Aim —
Copy each of the following records word for word, line by line.
[START OF Supplied material]
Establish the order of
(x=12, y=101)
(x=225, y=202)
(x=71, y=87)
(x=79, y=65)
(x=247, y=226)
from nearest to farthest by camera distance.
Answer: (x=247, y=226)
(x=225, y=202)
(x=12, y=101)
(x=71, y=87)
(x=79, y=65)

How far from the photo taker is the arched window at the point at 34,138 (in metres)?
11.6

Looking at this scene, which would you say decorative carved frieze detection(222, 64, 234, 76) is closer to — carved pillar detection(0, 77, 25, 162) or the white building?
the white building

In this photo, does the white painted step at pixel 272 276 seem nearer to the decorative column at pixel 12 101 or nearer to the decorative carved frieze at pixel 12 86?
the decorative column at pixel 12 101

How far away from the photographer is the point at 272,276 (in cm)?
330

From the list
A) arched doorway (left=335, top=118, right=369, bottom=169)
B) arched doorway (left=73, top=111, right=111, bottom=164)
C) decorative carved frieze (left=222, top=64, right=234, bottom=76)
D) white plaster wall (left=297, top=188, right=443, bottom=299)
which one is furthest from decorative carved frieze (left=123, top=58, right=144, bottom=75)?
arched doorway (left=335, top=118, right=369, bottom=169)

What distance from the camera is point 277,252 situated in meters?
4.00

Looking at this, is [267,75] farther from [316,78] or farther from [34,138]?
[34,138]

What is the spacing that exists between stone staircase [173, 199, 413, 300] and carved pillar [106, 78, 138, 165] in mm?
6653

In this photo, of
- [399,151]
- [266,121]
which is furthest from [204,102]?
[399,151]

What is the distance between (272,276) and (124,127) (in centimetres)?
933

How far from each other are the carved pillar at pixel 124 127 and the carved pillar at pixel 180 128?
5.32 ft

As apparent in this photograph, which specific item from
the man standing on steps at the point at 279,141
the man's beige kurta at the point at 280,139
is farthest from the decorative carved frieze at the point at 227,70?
[END OF Supplied material]
Exercise output —
Establish the order of
(x=12, y=101)
(x=225, y=202)
(x=71, y=87)
(x=79, y=65)
(x=247, y=226)
from nearest to farthest by camera distance.
Answer: (x=247, y=226)
(x=225, y=202)
(x=12, y=101)
(x=71, y=87)
(x=79, y=65)

How far from the photo taker is the arched window at the point at 34,138 (in metres)?
11.6

Looking at this scene, which would you say decorative carved frieze detection(222, 64, 234, 76) is closer to — carved pillar detection(0, 77, 25, 162) or the white building?
the white building

In this photo, does the white painted step at pixel 272 276 seem nearer to the decorative column at pixel 12 101 or nearer to the decorative carved frieze at pixel 12 86?
the decorative column at pixel 12 101

How far away from the photographer is the point at 272,276 (in cm)?
330

From the list
A) arched doorway (left=335, top=118, right=369, bottom=169)
B) arched doorway (left=73, top=111, right=111, bottom=164)
C) decorative carved frieze (left=222, top=64, right=234, bottom=76)
D) white plaster wall (left=297, top=188, right=443, bottom=299)
which one is furthest from decorative carved frieze (left=123, top=58, right=144, bottom=75)?
arched doorway (left=335, top=118, right=369, bottom=169)

What distance from the camera is point 277,252 situated in meters?
4.00

Looking at this, is [267,75] farther from [316,78] or farther from [34,138]?
[34,138]

What is the spacing that exists between stone staircase [173, 199, 413, 300] and carved pillar [106, 78, 138, 165] in mm?
6653

In this photo, of
- [399,151]
- [266,121]
which is furthest from [204,102]?
[399,151]

What is the distance between (272,276) and (124,127) (in centimetres)?
933

How far from each other are the carved pillar at pixel 124 127 and the carved pillar at pixel 180 128?
5.32 ft

As apparent in this photograph, which specific item from
the man standing on steps at the point at 279,141
the man's beige kurta at the point at 280,139
is farthest from the decorative carved frieze at the point at 227,70?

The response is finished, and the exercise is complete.